After nearly sixty years, his life hung on a text message from a girl, like an adolescent boy. He recalled with some embarrassment his patronising comments to young male colleagues when they were dictated to by their wives or girlfriends, accounting himself superior for his refusal of such fleshly compromises.
When the texted reply came, he jumped at the emphatic ‘beep’. His hands were trembling as he pressed the ‘read’ button, noting that it had indeed come from her.
All it said, in the peremptory style of that mode of communication, was:
Good. 1400. My place.
His stomach lurched. Her place. The house of Miss Pearson. Two hours from now.
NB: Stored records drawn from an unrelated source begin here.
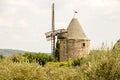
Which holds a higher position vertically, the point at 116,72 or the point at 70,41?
the point at 70,41

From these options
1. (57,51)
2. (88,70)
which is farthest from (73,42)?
(88,70)

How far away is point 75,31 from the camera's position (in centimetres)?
5688

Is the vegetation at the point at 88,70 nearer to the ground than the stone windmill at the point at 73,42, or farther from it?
nearer to the ground

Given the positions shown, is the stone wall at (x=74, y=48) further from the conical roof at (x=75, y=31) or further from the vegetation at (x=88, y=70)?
the vegetation at (x=88, y=70)

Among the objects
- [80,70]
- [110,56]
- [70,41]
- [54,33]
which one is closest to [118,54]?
[110,56]

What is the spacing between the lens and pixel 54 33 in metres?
60.6

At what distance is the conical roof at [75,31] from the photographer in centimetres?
5688

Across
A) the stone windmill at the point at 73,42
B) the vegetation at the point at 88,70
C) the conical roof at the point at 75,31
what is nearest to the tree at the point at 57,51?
the stone windmill at the point at 73,42

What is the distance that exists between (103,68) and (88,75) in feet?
2.46

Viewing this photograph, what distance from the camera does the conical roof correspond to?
56875 mm

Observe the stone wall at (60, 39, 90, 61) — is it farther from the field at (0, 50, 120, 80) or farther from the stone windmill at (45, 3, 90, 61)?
the field at (0, 50, 120, 80)

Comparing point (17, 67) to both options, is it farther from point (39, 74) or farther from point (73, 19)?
point (73, 19)

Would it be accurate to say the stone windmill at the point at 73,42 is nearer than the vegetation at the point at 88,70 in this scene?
No

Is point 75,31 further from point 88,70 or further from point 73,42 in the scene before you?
point 88,70
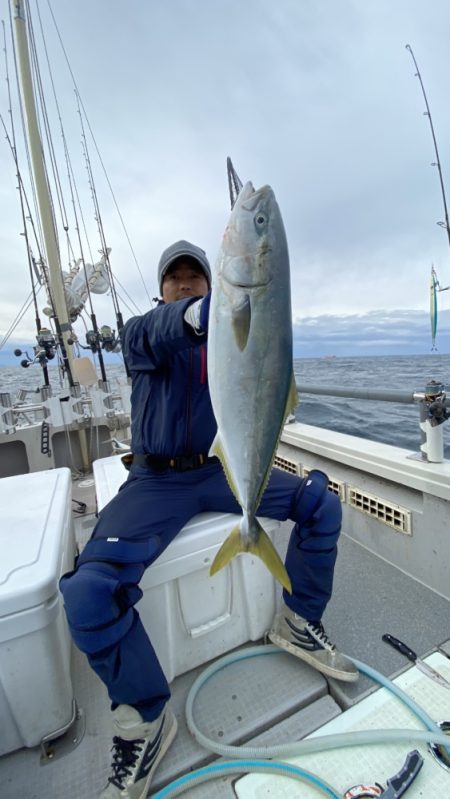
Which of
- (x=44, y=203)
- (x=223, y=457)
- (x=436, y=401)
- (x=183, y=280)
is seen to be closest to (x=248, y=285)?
(x=223, y=457)

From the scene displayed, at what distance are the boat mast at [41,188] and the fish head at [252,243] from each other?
14.4 ft

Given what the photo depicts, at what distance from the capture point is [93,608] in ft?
3.70

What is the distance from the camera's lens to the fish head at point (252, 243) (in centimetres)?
105

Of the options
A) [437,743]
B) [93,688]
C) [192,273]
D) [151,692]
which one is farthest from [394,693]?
[192,273]

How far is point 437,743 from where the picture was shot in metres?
1.23

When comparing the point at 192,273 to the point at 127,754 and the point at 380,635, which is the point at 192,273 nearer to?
the point at 127,754

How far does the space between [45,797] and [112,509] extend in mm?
984

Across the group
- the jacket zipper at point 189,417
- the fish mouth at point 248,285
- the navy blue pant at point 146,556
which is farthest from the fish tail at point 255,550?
the fish mouth at point 248,285

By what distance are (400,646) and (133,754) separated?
127 centimetres

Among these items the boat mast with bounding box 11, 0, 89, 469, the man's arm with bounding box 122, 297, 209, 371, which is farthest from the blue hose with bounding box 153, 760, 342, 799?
the boat mast with bounding box 11, 0, 89, 469

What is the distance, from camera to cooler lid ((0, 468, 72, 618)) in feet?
3.78

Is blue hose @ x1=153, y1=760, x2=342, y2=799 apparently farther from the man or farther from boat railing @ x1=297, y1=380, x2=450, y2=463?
boat railing @ x1=297, y1=380, x2=450, y2=463

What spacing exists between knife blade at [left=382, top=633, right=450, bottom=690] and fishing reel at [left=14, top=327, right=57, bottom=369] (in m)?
4.64

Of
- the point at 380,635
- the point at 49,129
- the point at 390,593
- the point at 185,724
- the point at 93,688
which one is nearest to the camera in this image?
the point at 185,724
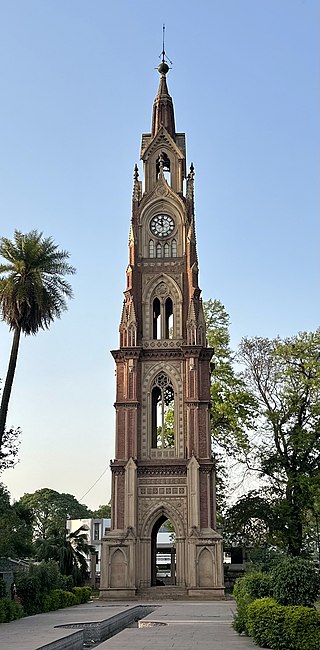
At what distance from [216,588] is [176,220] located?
20722 mm

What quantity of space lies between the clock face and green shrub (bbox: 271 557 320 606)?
31.0 m

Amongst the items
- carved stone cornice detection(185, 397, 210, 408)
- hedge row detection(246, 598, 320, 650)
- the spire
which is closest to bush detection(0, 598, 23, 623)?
hedge row detection(246, 598, 320, 650)

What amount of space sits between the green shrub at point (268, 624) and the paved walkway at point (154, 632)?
30cm

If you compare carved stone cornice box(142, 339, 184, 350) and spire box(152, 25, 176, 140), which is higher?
spire box(152, 25, 176, 140)

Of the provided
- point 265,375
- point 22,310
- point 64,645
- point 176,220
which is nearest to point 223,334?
point 265,375

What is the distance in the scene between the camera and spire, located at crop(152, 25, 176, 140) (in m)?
50.1

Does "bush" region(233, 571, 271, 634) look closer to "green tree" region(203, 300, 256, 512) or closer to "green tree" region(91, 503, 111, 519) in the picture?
"green tree" region(203, 300, 256, 512)

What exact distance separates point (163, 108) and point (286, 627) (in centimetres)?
4091

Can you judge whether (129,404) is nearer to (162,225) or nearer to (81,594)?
(81,594)

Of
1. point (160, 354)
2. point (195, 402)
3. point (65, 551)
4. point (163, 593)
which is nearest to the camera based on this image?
point (163, 593)

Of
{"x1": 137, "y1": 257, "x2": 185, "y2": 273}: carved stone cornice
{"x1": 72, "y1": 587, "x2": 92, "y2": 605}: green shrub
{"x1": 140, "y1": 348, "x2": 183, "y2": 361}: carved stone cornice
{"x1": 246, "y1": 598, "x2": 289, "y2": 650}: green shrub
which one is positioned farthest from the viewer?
{"x1": 137, "y1": 257, "x2": 185, "y2": 273}: carved stone cornice

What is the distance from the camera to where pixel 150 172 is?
47.8 meters

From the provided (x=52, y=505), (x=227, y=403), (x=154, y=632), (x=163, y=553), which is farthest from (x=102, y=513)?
(x=154, y=632)

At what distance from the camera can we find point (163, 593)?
124 ft
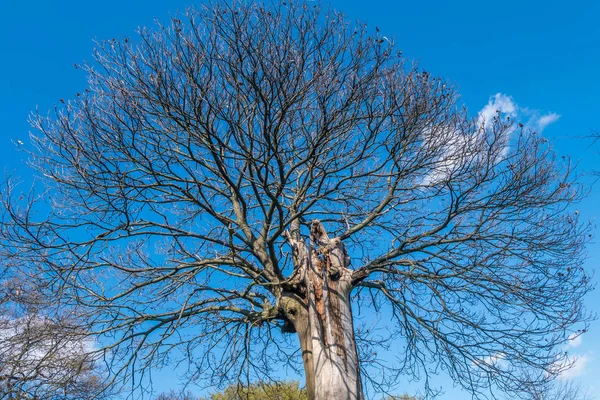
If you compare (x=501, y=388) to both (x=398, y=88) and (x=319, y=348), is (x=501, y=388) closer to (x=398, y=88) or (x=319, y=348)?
(x=319, y=348)

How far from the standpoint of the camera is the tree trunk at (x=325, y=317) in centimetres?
578

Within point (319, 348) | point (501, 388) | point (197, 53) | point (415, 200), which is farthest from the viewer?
point (415, 200)

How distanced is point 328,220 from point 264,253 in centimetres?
183

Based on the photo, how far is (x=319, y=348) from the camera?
235 inches

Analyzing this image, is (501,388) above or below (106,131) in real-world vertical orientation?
below

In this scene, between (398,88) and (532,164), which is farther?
(532,164)

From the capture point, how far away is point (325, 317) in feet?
20.5

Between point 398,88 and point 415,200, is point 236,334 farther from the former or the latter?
point 398,88

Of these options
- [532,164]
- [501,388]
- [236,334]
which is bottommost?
[501,388]

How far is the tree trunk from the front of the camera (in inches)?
227

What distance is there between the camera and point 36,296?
21.3 ft

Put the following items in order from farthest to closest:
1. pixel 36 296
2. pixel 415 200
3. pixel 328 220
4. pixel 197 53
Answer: pixel 328 220 → pixel 415 200 → pixel 36 296 → pixel 197 53

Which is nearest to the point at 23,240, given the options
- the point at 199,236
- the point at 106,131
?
the point at 106,131

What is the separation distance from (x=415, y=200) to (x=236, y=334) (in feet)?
11.2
He heard a voice in his head, voices from long ago, things that he had himself said, warning voices, the voices of wisdom, all strident and panic-stricken, repeating over and over that he was being a fool and that he was being seduced by evil.
He understood them, heard them, and even whispered the words to himself as he stood there in his front room. He even believed them to be true. He decided that he would not go, though there was nothing wrong with going up stairs and working out what he would have worn, had he have gone.
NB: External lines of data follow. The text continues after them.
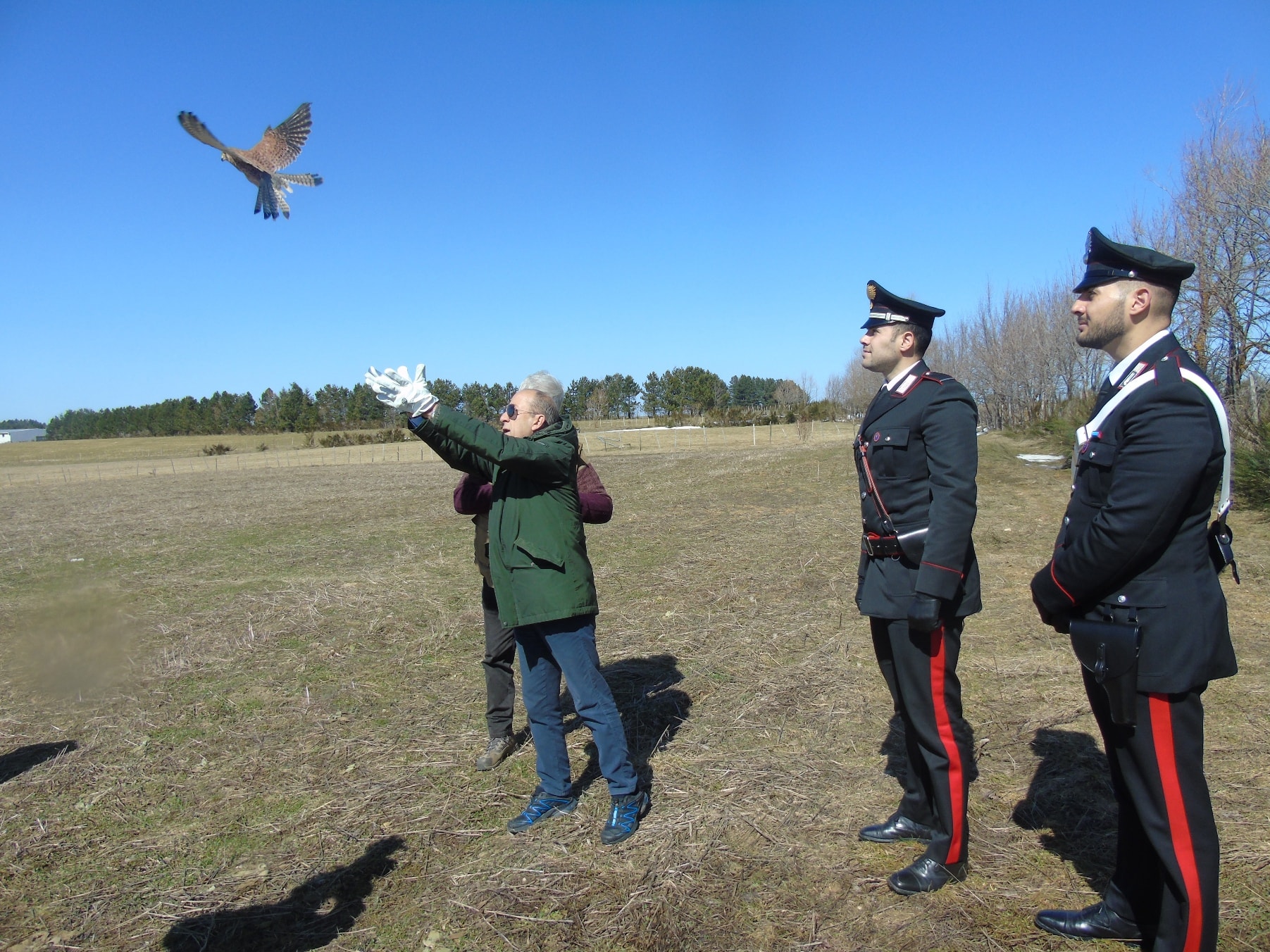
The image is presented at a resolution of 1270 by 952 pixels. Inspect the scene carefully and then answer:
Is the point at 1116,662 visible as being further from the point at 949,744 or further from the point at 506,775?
the point at 506,775

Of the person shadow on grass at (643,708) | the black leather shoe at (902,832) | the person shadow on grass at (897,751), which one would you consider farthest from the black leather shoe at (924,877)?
the person shadow on grass at (643,708)

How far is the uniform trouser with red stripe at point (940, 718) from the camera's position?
2908 millimetres

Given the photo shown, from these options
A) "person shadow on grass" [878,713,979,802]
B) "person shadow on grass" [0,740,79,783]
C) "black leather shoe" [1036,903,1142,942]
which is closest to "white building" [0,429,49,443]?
"person shadow on grass" [0,740,79,783]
Obviously he could not go in his police uniform. It was hardly an official visit. Pity. He always felt so much more certain of himself in uniform. Many officers couldn’t wait to get home and take off their official garb, but Mr Bell removed his only with the greatest reluctance as he came home from his shift.
Would the rather drab corduroys and grey cotton shirt that he currently wore be acceptable, or perhaps his one and only suit for weddings and funerals would be better?
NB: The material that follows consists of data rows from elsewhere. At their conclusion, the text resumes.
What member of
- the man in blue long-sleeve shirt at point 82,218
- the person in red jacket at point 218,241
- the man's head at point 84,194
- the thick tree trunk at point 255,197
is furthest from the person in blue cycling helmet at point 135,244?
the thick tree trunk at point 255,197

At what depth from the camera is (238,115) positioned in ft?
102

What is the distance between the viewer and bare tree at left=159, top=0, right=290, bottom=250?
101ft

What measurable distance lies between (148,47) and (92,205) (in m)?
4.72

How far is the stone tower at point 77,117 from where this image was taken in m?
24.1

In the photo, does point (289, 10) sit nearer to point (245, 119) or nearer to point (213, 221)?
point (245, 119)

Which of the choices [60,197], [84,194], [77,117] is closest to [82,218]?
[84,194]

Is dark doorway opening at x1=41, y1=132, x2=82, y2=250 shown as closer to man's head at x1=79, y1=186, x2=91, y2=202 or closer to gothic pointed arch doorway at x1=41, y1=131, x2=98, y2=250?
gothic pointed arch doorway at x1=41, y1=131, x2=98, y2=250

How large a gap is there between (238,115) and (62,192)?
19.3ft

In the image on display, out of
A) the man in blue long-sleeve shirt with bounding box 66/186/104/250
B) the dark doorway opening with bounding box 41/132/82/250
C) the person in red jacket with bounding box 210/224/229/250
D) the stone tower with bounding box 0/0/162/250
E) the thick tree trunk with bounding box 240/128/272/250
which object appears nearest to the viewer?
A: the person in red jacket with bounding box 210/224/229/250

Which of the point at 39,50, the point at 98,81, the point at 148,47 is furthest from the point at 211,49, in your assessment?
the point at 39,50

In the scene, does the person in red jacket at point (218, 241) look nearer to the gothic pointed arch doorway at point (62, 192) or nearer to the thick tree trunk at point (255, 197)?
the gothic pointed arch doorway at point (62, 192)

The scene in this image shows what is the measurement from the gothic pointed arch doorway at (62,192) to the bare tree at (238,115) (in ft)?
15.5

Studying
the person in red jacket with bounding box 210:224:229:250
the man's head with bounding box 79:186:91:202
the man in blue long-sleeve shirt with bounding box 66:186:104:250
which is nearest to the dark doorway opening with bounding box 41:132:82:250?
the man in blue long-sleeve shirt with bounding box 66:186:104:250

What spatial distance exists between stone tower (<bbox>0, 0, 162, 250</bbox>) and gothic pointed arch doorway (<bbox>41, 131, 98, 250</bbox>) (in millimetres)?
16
He tried it on and stood in front of the small mirror in the hall. He simply did not know what would be best. He knew how to approach every normal occasion, but he was not used to dressing for a woman like Miss Whitworth. In the end he decided that anything other than the suit would be disrespectful.
He looked at himself, and stepped closer to the mirror to gaze into his own eyes. They were scared, trapped, haunted eyes, the blue full of clouds and shadows and darkness. He told himself to text her immediately and put an end to all this foolishness. He steeled himself, put the suit away and went down to get the phone. He tapped out an apologetic cancellation, his heart beating hard in his chest. He hesitated over the ‘send’ button. He tried to gather all his will together and glanced round his sitting room for inspiration. All the detritus and significant things of his life, all lending their support to strengthen his identity, remind him who he was, what he stood for, and who he had always been.
But as his mind worked along these familiar channels, the image of Miss Whitworth arose also, and the pressure on his arm he felt again, as if it were really her slim, beautiful fingers bestowing the gentle, warm benediction once more, and her inscrutable smile so close and so beautiful. Her presence dismissed all the other influences with consummate ease, reducing them to a total irrelevance, and he was suddenly alone with her, and nothing else in the world existed, or ever could exist.
He pressed the ‘delete’ on the phone, and sat there shaking all over. He simply could not resist her.